Сцены войны — и особенно расстрела пленных — имитировали хронику, которую во время оккупации обычно показывали перед киносеансом. Сцены мира напоминали театральные репетиции. Главным художественным достижением «Карабинеров», по словам помрежа Шарля Битча, Годар и Кутар считали работу с изображением — 16-миллиметровую пленку отмыли до такого состояния, что каждый кадр выглядел как будто спасенным из огня, а в черно-белой хроматической гамме напрочь отсутствовал серый оттенок. Во время войны все предельно однозначно: либо черное, либо белое. Люди, предметы и явления вольны сделать выбор — либо ты за, либо ты против, либо ты на стороне добра, либо зла. В предложении есть только подлежащее и сказуемое. Точка. Никаких причастных оборотов после запятой.
Разумеется, «Карабинеры» провалились в прокате. Уже работая над «Презрением», Годар сходил в день премьеры в один из кинотеатров на Елисейских Полях и констатировал: к началу сеанса в зале было сорок человек, к концу четыре. Критика тоже не пощадила картину: все концептуальные решения остались незамеченными, многие рецензии назывались «Действительно, на последнем дыхании». Публику бесил тон Годара. Его откровенные издевательства, воспринятые как чистый цинизм. Особенно раздражал эпизод, в котором Микеланджело и Улисс, вернувшись с войны, невероятно долго демонстрировали женам награбленное, доставая из чемодана открытки с видами захваченных городов или фотографии изнасилованных девушек. На войне, как и обещал король, совершенно необязательно платить в ресторане, магазине, публичном доме. Тем более незачем платить населению страны противника. Было ваше, стало наше. Единственная незадача — после войны совсем не хочется возвращаться к миру, в котором опять надо платить. Поэтому война должна продолжаться и продолжаться, и продолжаться…
Франция оказалась не готова к «Карабинерам», как и 14 лет спустя к «Месье Кляйну» Лоузи. Решение руководства не разговаривать с французами ни о «странной войне», ни об оккупации привело к тому, что успехом пользовались лишь пафосные картины вроде вышедшего в том же 1962-м «Самого длинного дня». В войне на экране есть место только подвигу. Все остальное — фейки о войне, очерняющие доблесть армии.

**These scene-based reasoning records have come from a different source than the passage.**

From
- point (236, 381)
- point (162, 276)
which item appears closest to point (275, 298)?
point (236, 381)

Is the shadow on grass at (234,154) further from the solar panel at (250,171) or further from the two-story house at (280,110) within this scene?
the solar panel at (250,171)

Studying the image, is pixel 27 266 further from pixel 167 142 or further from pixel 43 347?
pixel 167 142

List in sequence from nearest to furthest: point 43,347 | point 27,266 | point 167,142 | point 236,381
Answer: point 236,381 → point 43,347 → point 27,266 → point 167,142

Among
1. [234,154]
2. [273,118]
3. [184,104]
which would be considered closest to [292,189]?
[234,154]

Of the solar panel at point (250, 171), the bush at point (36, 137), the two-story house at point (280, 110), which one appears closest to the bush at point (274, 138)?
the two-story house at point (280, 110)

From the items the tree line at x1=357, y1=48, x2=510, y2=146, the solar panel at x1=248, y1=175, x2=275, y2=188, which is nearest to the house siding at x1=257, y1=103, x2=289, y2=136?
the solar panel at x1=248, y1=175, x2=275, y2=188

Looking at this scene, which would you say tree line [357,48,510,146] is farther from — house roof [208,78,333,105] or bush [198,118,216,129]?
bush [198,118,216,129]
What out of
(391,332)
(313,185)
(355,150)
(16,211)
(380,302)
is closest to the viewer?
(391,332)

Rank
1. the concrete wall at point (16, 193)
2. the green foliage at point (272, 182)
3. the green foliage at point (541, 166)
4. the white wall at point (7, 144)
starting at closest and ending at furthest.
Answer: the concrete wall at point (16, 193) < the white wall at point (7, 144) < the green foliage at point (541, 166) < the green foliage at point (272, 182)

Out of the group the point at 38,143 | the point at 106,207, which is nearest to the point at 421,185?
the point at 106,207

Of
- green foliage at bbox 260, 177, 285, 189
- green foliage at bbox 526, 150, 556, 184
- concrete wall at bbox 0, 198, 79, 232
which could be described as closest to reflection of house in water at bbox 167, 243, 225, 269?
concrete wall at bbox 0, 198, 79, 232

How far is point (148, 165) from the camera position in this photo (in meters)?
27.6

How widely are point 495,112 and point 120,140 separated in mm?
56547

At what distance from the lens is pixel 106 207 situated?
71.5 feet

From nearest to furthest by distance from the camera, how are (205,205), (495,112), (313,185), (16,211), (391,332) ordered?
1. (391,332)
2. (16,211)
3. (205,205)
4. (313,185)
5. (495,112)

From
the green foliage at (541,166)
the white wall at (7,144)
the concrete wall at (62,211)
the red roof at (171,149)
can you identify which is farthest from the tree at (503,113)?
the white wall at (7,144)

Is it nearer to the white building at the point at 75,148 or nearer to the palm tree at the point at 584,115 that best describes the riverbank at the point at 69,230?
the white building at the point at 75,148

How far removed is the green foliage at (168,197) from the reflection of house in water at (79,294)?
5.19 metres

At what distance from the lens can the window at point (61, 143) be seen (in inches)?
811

В редких интервью, сопровождавших релиз, Годар пытался достучаться до зрителя: «что ужасно в любой войне, так это то, что очень быстро и у воюющих, и у находящихся в тылу все эмоции заменяет полное отупение. А те, кто пытается сохранить способность мыслить, так же быстро начинают испытывать лишь тошноту. Об этом мой фильм, снятый минимальными средствами — без канонад и фейерверков». Разумеется, глас Годара был не услышан. В следующий раз к теме войны, если не считать нескольких политических картин семидесятых, с такой же беспримесной ненавистью, сквозящей в каждой реплике, в каждом плане, Годар вернется спустя тридцать с лишним лет в «Моцарт — навсегда», картине о войне в Югославии. Просвещенные европейцы отправляются в Сараево с театральными гастролями, чтобы смягчить нравы. Но подмостки уже заняты. Из всех искусств важнейшим является война. Весь мир — театр военных действий.